I walked Marnie down to her Jeep. She pointed out a county cruiser cutting a U-turn at the lane’s dead end. The big car rolled back past us, but the deputy kept his eyes on the road. “Think the sheriff’s watching you?” she said.
“I can’t worry about that. I wonder who’s watching the sheriff.”
The bastard chirped as I watched Marnie’s Jeep disappear onto Pirates Road. Area code 973 meant Monty Aghajanian in his FBI office.

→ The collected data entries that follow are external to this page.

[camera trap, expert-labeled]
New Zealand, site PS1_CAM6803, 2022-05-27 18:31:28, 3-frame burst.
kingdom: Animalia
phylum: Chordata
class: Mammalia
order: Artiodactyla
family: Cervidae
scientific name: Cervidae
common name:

“Alex, that forensic man in Broward County got a bingo on your duct tape. He e-mailed us a palm print.”
“No fingerprints?”
“Just a right palm, but it matches a partial print connected to a murder from four years ago. Indirectly, it hooks into two others that same year and one from three months ago.”
“Male or female?”
“Victims?” he said. “All male. The perp, too.”
“Where were the murders?” I said.
“That’s info we can’t let slide.”
“I’m a security risk? I brought you the tape.”
“I can tell you this,” said Monty. “They were all over the map, and not in Florida.”
“A nutcase?”
“A professional popper, and you need to back your ass off big-time. This boy’s on our ‘silent’ Most-Wanted sheet. It’s a list we don’t make public. We don’t want the cruds to know we’re on to their patterns. We also don’t think the public can help us without risk.”
I said, “A three-year gap between the first three and the fourth?”
“Right.”
“Were any hung?”
“Nope,” said Monty. “Numbers one, two, and four were electrocutions. We gave him the nickname ‘Sparky.’ The third was a sicko shot. He used a router on the vic’s kneecaps and hooked power winches to his arms and legs. The victim died when his left arm came off.”
“Electric davits fit the modus.”
“Good deduction, my friend.”
“Any of those four related to the Navy?” I said.
“No, Alex, but look,” he said. “I’ve already told you more than you need to know. Our people are southbound right now. Keep your distance from all of this shit, and don’t buddy up to anyone with sunglasses and a haircut.”
“I’m going to say three names, Monty. You do whatever you want with them. Are you ready to write?”
“Hold on,” he said.
Just then my cell phone’s second line beeped at me. I recognized the number as one assigned to the City of Key West, but I didn’t want to break away from Monty.
“I’m ready to write,” he said.
“Chester Millican, E. J. Bixby, and…you need spellings on these?”
“Not so far,” he said. “That’s only two.”
“The last one is…fuck.”
“What’s the matter, man?”
“The third name is Timothy Rutledge.”
Monty kept silent a few beats, then said, “Sorry you got dragged into this one, my friend.”